On Jul 2, 2012, at 9:19 PM, Chris Little wrote:

> On 7/2/2012 5:47 AM, Greg Hellings wrote:
>> Is there an available (and proper-name-tagged!) version of the Bible
>> in a sister tongue to Cherokee that we could use as the basis for
>> comparisons? "David" -> "dewi" seems a pretty distant comparison that
>> is far more likely to yield issues than if we have a sister tongue
>> where "dawi" or what have you is already marked as a proper name.
>> Having such a related language would greatly enhance the accuracy of
>> this portion of the work.
> 
> The naive, orthographic edit distance between 'david' and 'dewi' is 3-5. (5 
> if substituions cost 2, 3 if they cost 1.)
> 
> With metaphone (a modern soundex-type algorithm) that just assumes the 
> Cherokee is English, 'david' and 'dewi' become 'tft' and 'tw' respectively, 
> with an edit distance of 2-3.
> 
> Knowing some things about Cherokee helps us tune the algorithm for Cherokee. 
> For example, it has no final consonants, so maybe we shouldn't penalize extra 
> final consonants in English as much.
> 
> And we could also go straight from Hebrew/Greek instead of English, since it 
> appears the Cherokee is transliterating names from Hebrew/Greek, not English.

## Dataset excerpt
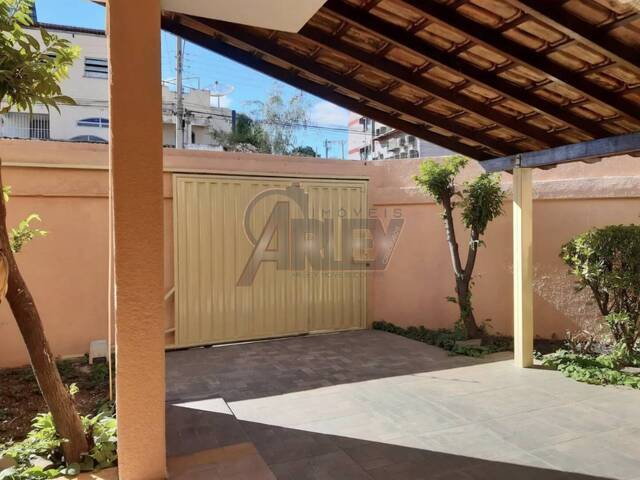 #6438 - CASAS USADA / SBPE para Venda em Montes Claros - MG - 3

## What needs to be done
Retype the whole email about matching names in the Cherokee Bible, word for word. Nothing in the listing matters here.

## Response to the task
On Jul 2, 2012, at 9:19 PM, Chris Little wrote:

> On 7/2/2012 5:47 AM, Greg Hellings wrote:
>> Is there an available (and proper-name-tagged!) version of the Bible
>> in a sister tongue to Cherokee that we could use as the basis for
>> comparisons? "David" -> "dewi" seems a pretty distant comparison that
>> is far more likely to yield issues than if we have a sister tongue
>> where "dawi" or what have you is already marked as a proper name.
>> Having such a related language would greatly enhance the accuracy of
>> this portion of the work.
> 
> The naive, orthographic edit distance between 'david' and 'dewi' is 3-5. (5 
> if substituions cost 2, 3 if they cost 1.)
> 
> With metaphone (a modern soundex-type algorithm) that just assumes the 
> Cherokee is English, 'david' and 'dewi' become 'tft' and 'tw' respectively, 
> with an edit distance of 2-3.
> 
> Knowing some things about Cherokee helps us tune the algorithm for Cherokee. 
> For example, it has no final consonants, so maybe we shouldn't penalize extra 
> final consonants in English as much.
> 
> And we could also go straight from Hebrew/Greek instead of English, since it 
> appears the Cherokee is transliterating names from Hebrew/Greek, not English.